- Text passage:
□ □ □

Bad cinema is a place where dreamers rise as low budget legends while movie icons are exposed as sleepwalkers. The roasts, rips and quips of Mystery Science Theater 3000 quickly exposed which names were worthy of honor and which were needing a hard dose of pity. The four films collected on Mystery Science Theater 3000: XXIII allows Joel (Joel Hodgson), Mike (Mike Nelson), Crow (Trace Beaulieu) and Tom Servo (Kevin Murphy) to celebrate two of their favorite bad filmmakers while ripping into a duo that should have done better.
King Dinosaur (Season Two) brings together the directing talent of Bert I. Gordon (Food of the Gods & The Amazing Colossal Man) and producer Robert L. Lippert (Baron of Arizona) in a low budget mixture of rockets and dinosaurs. The film relies on stock footage to save money on blast off effects and clips from One Million BC to avoid paying to dress up reptiles. The climax of the film is stock footage of an atom bomb explosion. All expenses were spared. This is the kinda movie that would make Roger Corman jealous for its low budget tricks. This borrowed footage takes up a nice chunk of the 63 minute running time. Since it’s so short, Joel and the Bots must endure the educational short “X Marks the Spot.” A guardian angel takes a rest and his charge dies in a car wreck. There’s a court battle in heaven to see if the guy should be sent back to Earth. Joel and the Bots issue their character witness testimonials. The invention exchange has Dr. Forrester smashed in an elevator by TV’s Frank. “The Joey the Lemur” song steals the show. Crow gets upset that he’s seen too many films made by Robert L. Lippert. He gets another one.

□ □ □

- Entries:
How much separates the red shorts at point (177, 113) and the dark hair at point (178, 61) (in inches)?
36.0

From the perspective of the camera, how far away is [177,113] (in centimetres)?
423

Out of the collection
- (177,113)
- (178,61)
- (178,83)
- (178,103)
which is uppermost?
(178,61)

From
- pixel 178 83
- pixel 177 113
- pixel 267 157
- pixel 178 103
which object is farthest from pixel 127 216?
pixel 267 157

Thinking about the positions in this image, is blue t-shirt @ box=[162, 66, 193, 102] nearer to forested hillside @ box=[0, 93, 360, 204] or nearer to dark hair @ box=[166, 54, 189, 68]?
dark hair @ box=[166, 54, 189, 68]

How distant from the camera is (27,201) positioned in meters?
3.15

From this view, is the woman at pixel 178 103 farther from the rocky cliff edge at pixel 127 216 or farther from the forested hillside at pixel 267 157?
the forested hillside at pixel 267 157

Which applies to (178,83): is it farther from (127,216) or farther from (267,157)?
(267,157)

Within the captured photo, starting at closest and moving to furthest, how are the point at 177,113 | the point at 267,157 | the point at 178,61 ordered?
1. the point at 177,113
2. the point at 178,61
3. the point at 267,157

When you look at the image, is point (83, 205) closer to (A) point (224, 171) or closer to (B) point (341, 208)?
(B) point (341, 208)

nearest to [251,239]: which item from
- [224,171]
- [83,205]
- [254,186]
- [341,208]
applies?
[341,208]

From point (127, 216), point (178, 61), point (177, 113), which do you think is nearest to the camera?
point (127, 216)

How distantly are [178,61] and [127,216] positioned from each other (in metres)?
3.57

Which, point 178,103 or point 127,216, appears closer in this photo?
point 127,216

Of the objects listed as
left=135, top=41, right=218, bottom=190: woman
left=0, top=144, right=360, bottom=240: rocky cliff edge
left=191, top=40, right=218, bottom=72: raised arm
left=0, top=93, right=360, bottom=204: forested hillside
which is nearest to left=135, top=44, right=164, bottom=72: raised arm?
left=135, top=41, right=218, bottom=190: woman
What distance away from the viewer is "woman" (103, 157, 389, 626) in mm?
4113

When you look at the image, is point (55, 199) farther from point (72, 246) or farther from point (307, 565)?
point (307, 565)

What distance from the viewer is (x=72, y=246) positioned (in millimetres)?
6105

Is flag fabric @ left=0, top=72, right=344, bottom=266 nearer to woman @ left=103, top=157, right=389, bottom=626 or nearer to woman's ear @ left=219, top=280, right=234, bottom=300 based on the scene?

□ □ □

- Exercise description: Condense the paragraph of the review above that begins "King Dinosaur (Season Two)" into a bulleted list that keeps its main facts.

- Answer below:
- King Dinosaur (Season Two) pairs director Bert I. Gordon with producer Robert L. Lippert in a low-budget mix of rockets and dinosaurs.
- It saves money with stock footage for the blast-off, clips from One Million BC instead of costumed reptiles, and an atom bomb explosion for its climax.
- The borrowed footage fills much of the 63-minute running time.
- Because the film is so short, Joel and the Bots also watch the educational short "X Marks the Spot." In it, a man dies in a car wreck while his guardian angel rests, and a court in heaven decides whether he returns to Earth.
- In the invention exchange, TV's Frank smashes Dr. Forrester in an elevator.
- "The Joey the Lemur" song steals the show.
- Crow complains about seeing too many Lippert films and then gets another one.